Patience and attention to detail. Not the qualities most people associate with a field that moves at the speed of AI. But the training loop does not care about hype cycles or investor expectations. It cares about the loss going down. And making that happen reliably, at scale, without the whole thing silently degrading in ways you will not notice for weeks, is an engineering challenge that makes most software problems look simple.

Does It Understand?

We have described training as pattern matching. Statistical regularities. Wrongness minimization. But there is a question that refuses to stay polite. Is that all it is?

A twenty twenty-two survey of the natural language processing research community found a nearly perfect split. Fifty-one percent believed large language models could, to some meaningful degree, understand language. Forty-nine percent disagreed. These are the people who build these systems and study them professionally, and they cannot agree on whether the systems understand anything.

On one side, Ilya Sutskever, who helped build AlexNet and co-founded OpenAI, has argued that predicting the next token in a vast dataset forces the model to learn a compressed, high-fidelity model of the world. To predict what someone will say next, you need something that functions like understanding of what they mean. Sutskever has gone further.

It may be that today's large neural networks are slightly conscious.

On the other side, the linguist Emily Bender and the computer scientist Timnit Gebru coined the term "stochastic parrots" in a twenty twenty-one paper that argued these models are stitching together sequences of linguistic forms observed in training data according to probabilistic rules, but without any reference to meaning.

The understanding is all on our end. We are imagining a mind behind the text. A very key thing to keep in mind is that the output of these systems does not actually make sense. It is that we are making sense of the output.

That paper led to Gebru's firing from Google after the company asked her to retract it, a sequence of events that became its own controversy about corporate censorship and race in technology. The term "stochastic parrot" was named the twenty twenty-three AI-related word of the year.

The honest answer, the one this series is committed to giving, is that we do not know. The training loop produces something. That something can write coherent essays, solve novel math problems, generate code that works, and produce analogies that genuinely illuminate. Whether it does these things through understanding or through an extraordinarily sophisticated form of pattern matching depends on what you mean by understanding. And that is a question about philosophy, not engineering. The training loop does not have an opinion.

What we can say is this. The training process optimizes for a specific objective, predicting the next token, and the result exhibits behaviors that look like understanding without anyone designing for understanding. Whether the appearance is the reality or just a very convincing surface is a question the field will be arguing about for decades. This series will keep returning to it.

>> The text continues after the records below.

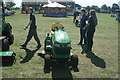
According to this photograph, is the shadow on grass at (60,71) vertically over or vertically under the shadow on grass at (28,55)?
under

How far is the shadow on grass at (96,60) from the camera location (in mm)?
6005

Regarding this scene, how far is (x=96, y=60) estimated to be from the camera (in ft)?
21.5

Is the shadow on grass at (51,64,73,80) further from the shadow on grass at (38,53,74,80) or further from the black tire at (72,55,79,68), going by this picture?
the black tire at (72,55,79,68)

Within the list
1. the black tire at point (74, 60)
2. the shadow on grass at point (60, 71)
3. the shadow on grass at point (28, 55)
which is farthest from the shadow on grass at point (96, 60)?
the shadow on grass at point (28, 55)

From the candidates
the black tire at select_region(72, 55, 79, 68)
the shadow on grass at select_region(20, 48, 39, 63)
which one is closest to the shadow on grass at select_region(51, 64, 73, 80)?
the black tire at select_region(72, 55, 79, 68)

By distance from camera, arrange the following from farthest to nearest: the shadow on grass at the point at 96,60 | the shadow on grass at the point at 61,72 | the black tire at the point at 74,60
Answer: the shadow on grass at the point at 96,60 → the black tire at the point at 74,60 → the shadow on grass at the point at 61,72

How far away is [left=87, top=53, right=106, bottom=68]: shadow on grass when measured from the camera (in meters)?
6.00

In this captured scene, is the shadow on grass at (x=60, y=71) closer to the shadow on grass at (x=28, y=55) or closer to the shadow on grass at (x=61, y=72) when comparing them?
the shadow on grass at (x=61, y=72)

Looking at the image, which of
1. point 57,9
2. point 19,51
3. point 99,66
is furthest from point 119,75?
point 57,9

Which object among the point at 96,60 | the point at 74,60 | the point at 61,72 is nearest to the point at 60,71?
the point at 61,72

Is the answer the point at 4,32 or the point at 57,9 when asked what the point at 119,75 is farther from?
the point at 57,9

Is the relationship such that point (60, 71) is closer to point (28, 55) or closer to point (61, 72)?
point (61, 72)

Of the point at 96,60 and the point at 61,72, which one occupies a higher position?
the point at 96,60

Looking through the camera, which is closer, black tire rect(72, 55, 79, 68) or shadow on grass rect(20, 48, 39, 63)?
black tire rect(72, 55, 79, 68)
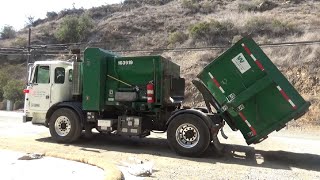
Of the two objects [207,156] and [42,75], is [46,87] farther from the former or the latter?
[207,156]

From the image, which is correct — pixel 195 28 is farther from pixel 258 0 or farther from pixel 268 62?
pixel 268 62

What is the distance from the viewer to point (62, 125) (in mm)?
11742

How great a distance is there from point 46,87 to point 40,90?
0.73 ft

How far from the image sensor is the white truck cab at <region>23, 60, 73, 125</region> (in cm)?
1212

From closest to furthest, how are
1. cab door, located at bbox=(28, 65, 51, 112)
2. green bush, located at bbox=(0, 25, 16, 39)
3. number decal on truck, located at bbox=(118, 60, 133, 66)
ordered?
number decal on truck, located at bbox=(118, 60, 133, 66), cab door, located at bbox=(28, 65, 51, 112), green bush, located at bbox=(0, 25, 16, 39)

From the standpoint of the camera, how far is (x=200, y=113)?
32.5 feet

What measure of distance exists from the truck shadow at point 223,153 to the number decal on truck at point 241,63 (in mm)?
2332

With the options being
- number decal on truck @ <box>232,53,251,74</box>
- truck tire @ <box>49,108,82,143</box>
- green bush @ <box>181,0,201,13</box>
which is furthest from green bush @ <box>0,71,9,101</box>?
number decal on truck @ <box>232,53,251,74</box>

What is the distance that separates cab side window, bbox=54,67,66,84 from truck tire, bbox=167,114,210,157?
4114mm

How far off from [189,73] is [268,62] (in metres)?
20.6

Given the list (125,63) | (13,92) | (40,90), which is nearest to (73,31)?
(13,92)

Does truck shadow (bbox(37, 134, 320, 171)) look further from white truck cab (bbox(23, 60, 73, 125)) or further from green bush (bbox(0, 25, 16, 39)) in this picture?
green bush (bbox(0, 25, 16, 39))

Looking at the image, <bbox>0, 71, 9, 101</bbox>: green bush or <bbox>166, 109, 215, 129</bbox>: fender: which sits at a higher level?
<bbox>0, 71, 9, 101</bbox>: green bush

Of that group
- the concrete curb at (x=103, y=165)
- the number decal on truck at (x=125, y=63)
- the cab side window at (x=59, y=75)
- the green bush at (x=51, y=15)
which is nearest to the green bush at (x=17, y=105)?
the cab side window at (x=59, y=75)
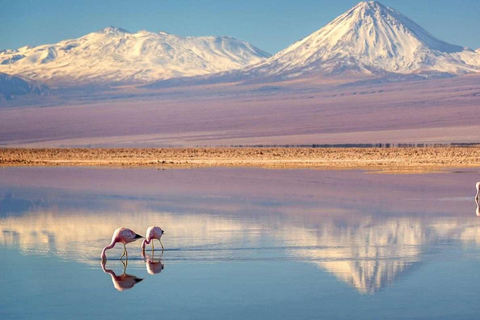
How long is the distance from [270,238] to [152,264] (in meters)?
2.39

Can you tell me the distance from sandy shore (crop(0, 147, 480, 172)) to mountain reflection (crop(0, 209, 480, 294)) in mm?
13980

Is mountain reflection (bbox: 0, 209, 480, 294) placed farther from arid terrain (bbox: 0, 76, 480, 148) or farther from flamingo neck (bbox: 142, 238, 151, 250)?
arid terrain (bbox: 0, 76, 480, 148)

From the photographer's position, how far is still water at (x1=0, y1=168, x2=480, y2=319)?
8.95 m

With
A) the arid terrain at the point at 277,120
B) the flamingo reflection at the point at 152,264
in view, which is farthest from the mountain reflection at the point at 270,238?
the arid terrain at the point at 277,120

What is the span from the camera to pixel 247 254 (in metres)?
11.8

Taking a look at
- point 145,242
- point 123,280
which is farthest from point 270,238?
point 123,280

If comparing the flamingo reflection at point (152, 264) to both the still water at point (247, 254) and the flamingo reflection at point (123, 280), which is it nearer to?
the still water at point (247, 254)

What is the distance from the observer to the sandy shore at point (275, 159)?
3156 centimetres

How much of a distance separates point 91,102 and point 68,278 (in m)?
150

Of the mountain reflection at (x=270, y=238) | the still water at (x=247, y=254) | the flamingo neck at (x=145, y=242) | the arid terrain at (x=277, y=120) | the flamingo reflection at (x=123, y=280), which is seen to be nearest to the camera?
the still water at (x=247, y=254)

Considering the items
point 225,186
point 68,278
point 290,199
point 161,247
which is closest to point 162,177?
point 225,186

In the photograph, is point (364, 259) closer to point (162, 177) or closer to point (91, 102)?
point (162, 177)

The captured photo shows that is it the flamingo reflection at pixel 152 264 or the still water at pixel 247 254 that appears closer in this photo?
the still water at pixel 247 254

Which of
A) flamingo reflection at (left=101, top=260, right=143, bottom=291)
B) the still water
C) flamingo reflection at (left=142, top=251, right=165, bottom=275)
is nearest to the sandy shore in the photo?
the still water
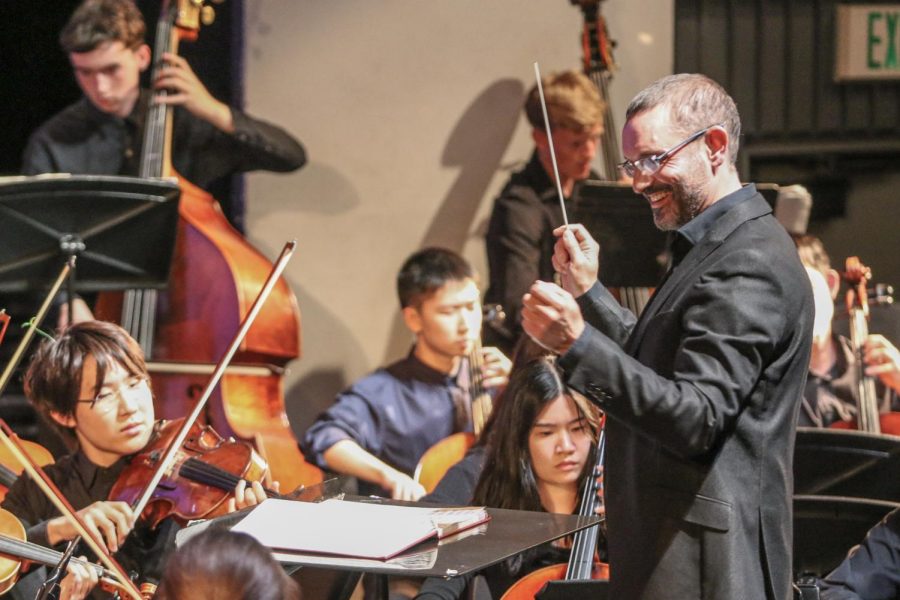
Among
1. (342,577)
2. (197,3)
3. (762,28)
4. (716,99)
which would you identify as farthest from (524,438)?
(762,28)

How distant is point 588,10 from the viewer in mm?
4461

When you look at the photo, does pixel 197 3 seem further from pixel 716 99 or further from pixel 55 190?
pixel 716 99

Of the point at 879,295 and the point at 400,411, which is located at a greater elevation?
the point at 879,295

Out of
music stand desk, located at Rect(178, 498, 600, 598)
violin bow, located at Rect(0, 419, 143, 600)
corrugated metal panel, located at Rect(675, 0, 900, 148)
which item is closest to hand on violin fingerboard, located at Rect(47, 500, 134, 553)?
violin bow, located at Rect(0, 419, 143, 600)

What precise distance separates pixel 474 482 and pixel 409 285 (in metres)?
1.08

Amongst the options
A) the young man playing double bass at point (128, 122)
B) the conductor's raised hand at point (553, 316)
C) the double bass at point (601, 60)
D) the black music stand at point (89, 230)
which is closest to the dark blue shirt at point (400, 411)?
the black music stand at point (89, 230)

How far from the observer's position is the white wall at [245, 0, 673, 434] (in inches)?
188

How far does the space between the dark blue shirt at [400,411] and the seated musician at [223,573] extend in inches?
84.7

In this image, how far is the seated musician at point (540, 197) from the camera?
4.21m

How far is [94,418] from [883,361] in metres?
1.99

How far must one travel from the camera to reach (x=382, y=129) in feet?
15.8

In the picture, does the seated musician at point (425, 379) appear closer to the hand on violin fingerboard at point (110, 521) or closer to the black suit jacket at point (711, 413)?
the hand on violin fingerboard at point (110, 521)

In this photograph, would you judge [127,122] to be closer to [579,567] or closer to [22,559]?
[22,559]

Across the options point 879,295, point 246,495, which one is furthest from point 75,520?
point 879,295
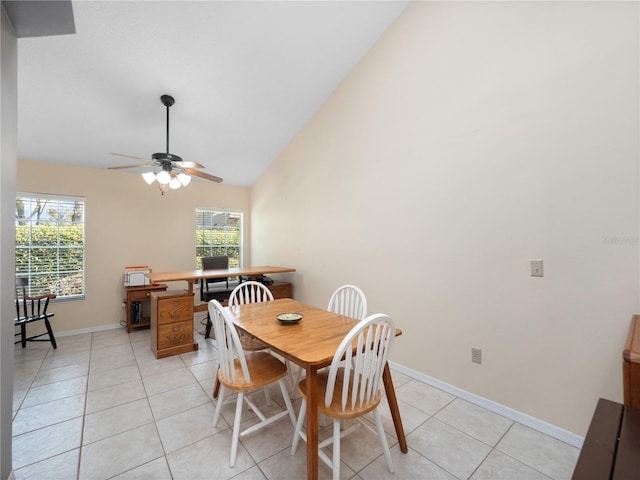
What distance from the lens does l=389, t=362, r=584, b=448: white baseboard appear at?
1842mm

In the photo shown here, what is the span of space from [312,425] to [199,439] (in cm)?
100

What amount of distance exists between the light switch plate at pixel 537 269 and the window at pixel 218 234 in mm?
4897

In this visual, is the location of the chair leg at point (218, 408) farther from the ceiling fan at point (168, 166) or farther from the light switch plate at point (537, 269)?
the light switch plate at point (537, 269)

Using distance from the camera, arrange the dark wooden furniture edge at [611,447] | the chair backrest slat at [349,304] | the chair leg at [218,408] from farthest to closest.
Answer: the chair backrest slat at [349,304] → the chair leg at [218,408] → the dark wooden furniture edge at [611,447]

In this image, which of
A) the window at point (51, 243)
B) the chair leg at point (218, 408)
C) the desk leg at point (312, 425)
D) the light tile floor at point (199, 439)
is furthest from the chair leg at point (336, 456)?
the window at point (51, 243)

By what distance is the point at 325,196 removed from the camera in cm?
376

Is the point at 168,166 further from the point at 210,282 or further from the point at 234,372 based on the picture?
the point at 210,282

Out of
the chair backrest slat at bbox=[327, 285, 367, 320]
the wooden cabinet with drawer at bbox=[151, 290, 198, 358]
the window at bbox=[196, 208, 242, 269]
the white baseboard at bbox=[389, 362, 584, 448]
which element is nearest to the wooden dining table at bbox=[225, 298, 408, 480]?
the chair backrest slat at bbox=[327, 285, 367, 320]

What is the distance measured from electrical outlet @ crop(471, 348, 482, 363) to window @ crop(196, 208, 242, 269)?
14.9ft

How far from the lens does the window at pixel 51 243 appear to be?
143 inches

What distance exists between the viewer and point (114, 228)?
13.7ft

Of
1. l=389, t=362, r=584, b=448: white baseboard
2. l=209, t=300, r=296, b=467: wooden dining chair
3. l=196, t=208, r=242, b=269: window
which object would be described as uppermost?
l=196, t=208, r=242, b=269: window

That was the deep dive for episode three.

The Jargon Jar

This episode's term: epoch.

If a friend asked you, you would say: one complete pass through all the training data. The model sees every single example once. That is one epoch. Most models train for many epochs, seeing the same data over and over.

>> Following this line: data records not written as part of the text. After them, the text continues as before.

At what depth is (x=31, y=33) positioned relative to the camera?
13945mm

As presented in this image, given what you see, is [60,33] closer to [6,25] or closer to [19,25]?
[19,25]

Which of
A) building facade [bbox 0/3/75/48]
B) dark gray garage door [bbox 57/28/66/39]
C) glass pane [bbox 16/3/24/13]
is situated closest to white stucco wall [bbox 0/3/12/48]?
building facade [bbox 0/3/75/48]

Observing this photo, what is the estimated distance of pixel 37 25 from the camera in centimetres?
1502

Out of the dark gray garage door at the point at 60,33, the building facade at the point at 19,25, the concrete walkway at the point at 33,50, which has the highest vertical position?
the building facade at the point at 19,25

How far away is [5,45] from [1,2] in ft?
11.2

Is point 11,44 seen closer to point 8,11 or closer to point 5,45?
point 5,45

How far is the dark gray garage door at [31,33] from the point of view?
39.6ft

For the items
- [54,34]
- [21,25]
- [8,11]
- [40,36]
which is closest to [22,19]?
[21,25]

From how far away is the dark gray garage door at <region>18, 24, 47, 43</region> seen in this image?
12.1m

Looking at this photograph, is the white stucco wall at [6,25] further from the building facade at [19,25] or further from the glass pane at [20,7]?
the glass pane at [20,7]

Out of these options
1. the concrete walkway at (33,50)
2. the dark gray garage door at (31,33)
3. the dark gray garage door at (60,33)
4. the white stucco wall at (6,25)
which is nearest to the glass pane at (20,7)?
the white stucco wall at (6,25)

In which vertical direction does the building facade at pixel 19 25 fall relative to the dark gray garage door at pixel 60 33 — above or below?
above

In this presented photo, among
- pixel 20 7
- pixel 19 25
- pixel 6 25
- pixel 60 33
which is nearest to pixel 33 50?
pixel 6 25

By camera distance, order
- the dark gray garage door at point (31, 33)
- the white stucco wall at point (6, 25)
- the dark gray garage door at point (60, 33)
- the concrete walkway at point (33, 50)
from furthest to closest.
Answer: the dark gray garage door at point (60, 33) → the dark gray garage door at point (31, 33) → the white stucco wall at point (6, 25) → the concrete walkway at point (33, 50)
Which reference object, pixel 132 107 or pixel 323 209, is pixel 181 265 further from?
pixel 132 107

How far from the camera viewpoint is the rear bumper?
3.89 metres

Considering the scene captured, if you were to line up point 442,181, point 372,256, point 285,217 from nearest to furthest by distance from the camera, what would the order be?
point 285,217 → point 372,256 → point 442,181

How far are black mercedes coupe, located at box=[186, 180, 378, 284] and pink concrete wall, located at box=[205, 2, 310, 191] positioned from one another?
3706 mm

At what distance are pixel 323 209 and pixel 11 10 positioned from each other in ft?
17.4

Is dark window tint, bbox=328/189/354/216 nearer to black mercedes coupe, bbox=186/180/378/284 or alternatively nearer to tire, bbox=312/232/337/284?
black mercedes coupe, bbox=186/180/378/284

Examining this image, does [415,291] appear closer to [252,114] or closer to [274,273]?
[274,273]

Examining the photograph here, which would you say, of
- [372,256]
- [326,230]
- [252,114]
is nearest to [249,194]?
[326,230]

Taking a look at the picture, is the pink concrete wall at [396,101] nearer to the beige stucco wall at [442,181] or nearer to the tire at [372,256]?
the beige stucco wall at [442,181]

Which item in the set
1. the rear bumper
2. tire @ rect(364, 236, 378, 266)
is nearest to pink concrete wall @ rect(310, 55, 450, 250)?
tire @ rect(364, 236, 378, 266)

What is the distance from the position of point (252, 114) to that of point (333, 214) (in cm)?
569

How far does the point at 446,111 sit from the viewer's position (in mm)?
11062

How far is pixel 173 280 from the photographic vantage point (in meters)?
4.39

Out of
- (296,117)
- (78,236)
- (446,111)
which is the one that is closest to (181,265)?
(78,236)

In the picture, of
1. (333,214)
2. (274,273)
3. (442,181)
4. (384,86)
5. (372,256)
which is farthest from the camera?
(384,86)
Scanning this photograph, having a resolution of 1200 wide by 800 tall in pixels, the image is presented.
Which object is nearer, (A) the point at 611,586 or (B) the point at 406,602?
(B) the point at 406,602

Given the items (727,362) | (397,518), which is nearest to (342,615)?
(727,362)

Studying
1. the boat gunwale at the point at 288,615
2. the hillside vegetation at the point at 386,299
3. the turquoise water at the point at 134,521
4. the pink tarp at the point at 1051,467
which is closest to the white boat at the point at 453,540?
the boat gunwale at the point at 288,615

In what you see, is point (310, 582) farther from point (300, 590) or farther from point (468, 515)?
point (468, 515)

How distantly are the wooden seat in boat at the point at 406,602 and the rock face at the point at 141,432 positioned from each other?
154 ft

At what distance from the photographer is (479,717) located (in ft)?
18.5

Marketing uses it to sound scientific, as in "trained for hundreds of epochs," implying thoroughness and rigor without anyone asking what that actually means.

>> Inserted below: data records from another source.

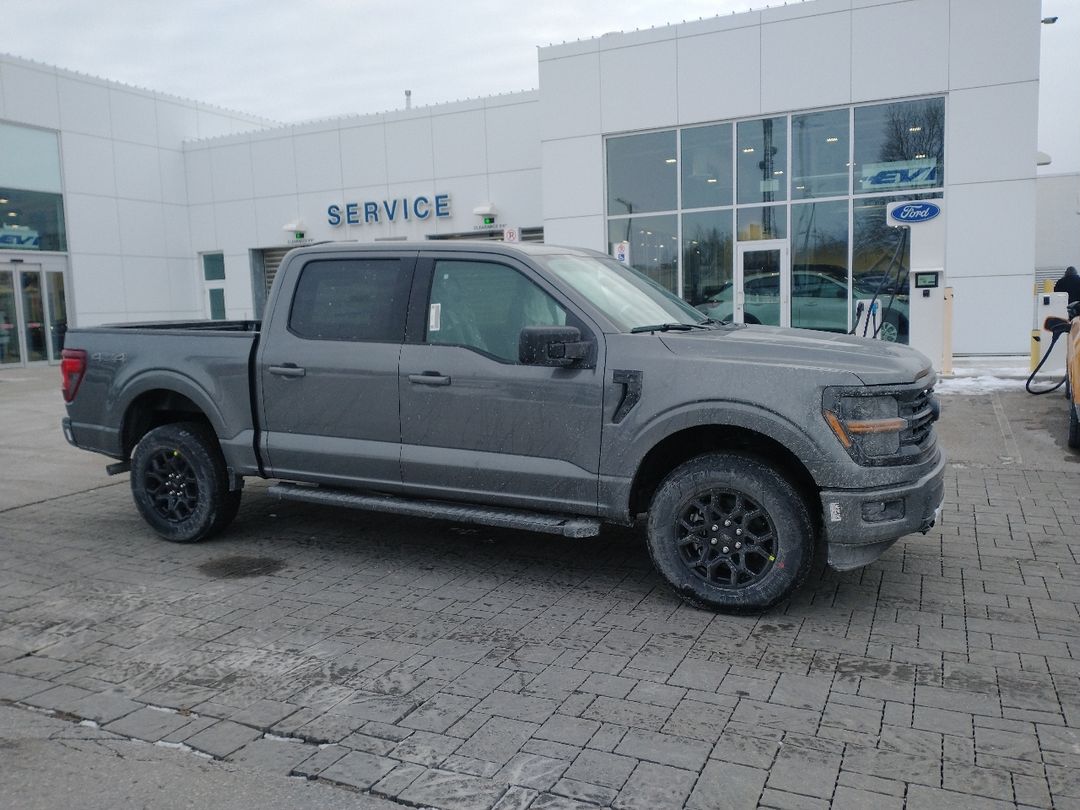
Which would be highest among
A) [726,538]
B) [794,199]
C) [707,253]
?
[794,199]

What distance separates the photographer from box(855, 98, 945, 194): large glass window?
680 inches

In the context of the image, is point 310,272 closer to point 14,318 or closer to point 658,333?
point 658,333

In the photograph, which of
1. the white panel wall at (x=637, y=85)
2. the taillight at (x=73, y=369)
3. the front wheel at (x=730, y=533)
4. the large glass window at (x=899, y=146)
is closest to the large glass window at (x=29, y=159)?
the white panel wall at (x=637, y=85)

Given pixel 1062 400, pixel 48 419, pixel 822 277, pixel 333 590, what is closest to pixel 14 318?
pixel 48 419

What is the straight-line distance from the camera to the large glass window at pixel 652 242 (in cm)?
1962

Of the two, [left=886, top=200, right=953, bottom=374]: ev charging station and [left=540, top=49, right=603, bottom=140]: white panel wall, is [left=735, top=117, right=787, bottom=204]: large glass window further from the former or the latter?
[left=886, top=200, right=953, bottom=374]: ev charging station

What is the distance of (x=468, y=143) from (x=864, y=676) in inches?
821

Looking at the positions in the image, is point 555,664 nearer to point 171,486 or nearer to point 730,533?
point 730,533

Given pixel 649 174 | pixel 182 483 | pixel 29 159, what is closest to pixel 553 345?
pixel 182 483

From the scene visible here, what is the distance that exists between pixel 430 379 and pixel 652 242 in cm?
1512

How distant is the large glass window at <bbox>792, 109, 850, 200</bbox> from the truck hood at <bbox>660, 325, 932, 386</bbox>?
545 inches

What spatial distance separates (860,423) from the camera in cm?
450

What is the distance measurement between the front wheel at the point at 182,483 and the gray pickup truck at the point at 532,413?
0.01 m

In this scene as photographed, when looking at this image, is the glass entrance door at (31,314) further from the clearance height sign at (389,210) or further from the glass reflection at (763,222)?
the glass reflection at (763,222)
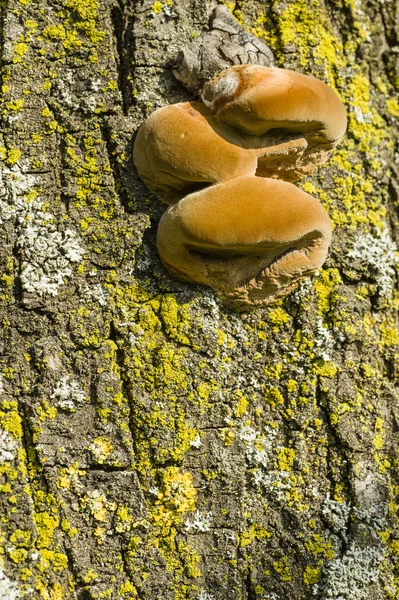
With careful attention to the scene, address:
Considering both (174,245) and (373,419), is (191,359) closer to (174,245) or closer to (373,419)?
(174,245)

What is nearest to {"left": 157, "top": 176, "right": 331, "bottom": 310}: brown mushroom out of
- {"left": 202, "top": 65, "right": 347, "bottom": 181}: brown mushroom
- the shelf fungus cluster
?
the shelf fungus cluster

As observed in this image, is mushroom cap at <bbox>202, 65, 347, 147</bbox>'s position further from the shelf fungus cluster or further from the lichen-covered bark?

What it means in practice is more interesting. Each pass through the data extracts slightly different patterns, the way rereading a book picks up details you missed the first time. But there is a ceiling. Too many epochs and the model starts memorizing the specific examples instead of learning the underlying patterns. That is overfitting, and it is the most common way training goes wrong. The right number of epochs is not "as many as possible." It is "enough to learn the patterns and not so many that you memorize the noise." Finding that number is more art than science, and getting it wrong is expensive when a single epoch costs millions of dollars in compute.